We saw the flaming beds of poppies trampled underfoot, so far away.

They did not come directly to us, moving across the field diagonally leaving us high away along their leftward flank.

Almost at battle sight we realized the press would come no nearer, aimed as they were at outfits further west.

Men craned their necks to watch the officers, impatient, wanting but the word to open fire. Even our replacements felt the urge of it.

Killing at long range is such an impersonal thing; a sporty testing of the nerves, like practice on the training range. Here was fair game. The men were feeling cheated.

Ragged crashing shooting started, somewhat like a volley, fell away in volume, steadied to a pitched roar of sound. We watched death strike the looseknit ranks of walking men.

Leaders tried to charge; slowed, wavered, melted suddenly. Men dropped to cover in the grass, set about the business of a firing line in striking back.

Others rested quietly where they fell. The wounded? Ah those wounded, always optimists.
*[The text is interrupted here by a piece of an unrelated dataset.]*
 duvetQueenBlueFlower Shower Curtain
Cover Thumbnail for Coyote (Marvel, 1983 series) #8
Such as could walk stood up in hail to make a try for distant cover; turning their backs with seeming unconcern, to get away.


There were not so many dead, so far as we could see. Surprising that, in all that roar of sound.
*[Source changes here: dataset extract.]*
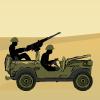 Art of War – El Alamein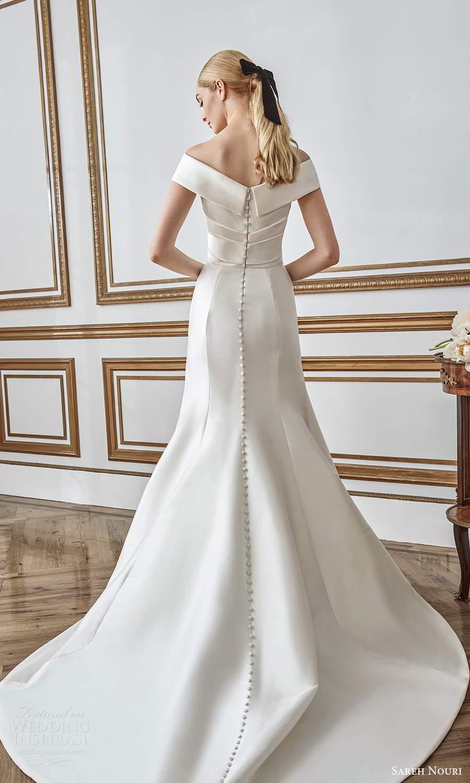 sareh nouri fall 2021 bridal off shoulder sleeves v neckline ruched bodice fit flare mermaid wedding dress chapel train (10) bv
Too far to charge on in with any chance against such firing power. Somehow we had known that too, when first they came across the hill.
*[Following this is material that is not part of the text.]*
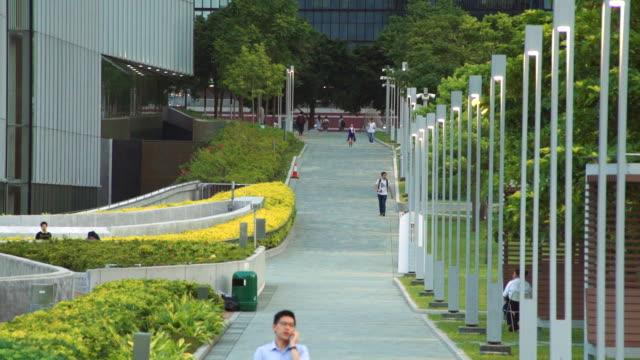 city park,hongkong - formal garden stock videos & royalty-free footage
Numbers do not matter much to men who aim each shot.

Queer where bullets go at such a time.

Do very many make sure to miss? You seldom hear the fellows mention that. Some fellows tell you things, in confidence.

Broken, the attack went rearward, starting suddenly. Running figures shouldered comrades from the grass. Some stumbled, staggered on, or lay quiet.

The scattered waves became a mob of infantry retreating.

Some had charmed lives and wove about the place from men to men, not rattled; being soldiers, splendidly.

Killers took their toll. There’s always some.

We watched the last of them, the wounded, lurch and fall.

Did we forget the shrapnel? Watching?

It came, the first just after the start of rifle fire and broke in spotty bursts quite viciously, with scream and flashes. There wasn’t much of it, it seemed. We didn’t have so very many guns at Belleau Wood.

Shell bursts tore the greenness of the meadow, ripping off the grass to leave a black loam scar, below a smear of smoke, or burrowed deep in mucky stuff to spout a flaming geyser, throwing blobs of muddy earth away. All were gone at last, it seemed.

Except some scattered figures in the grass.

A knowing voice said two had taken shelter in a shell hole and tried to point the place. It was quite far away. The fellows argued, “See those two dead together?” “Well, at three o’clock from there—in that big shell hole—”

“See now—a helmet showed.”

“Yeah, sure I got it—the damn bastards!”

A sniper; ours. Rifle with a telescopic sight. He slipped away to find a better place. You heard odd shots from time to time along the ridge.

There was discussion; excited talk.

Old-timers gazed across the field, with bleak, still eyes. They gruffly answered questions.

Replacements chattered—nervously.

“Hell, that was just a demonstration,” the skipper talking, “acted like it from the start. I wonder what the plan was anyhow?”

I heard the Major—to a tall first Louie—the adjutant, I guess—“The Boche don’t give a damn about conserving man power, do they?”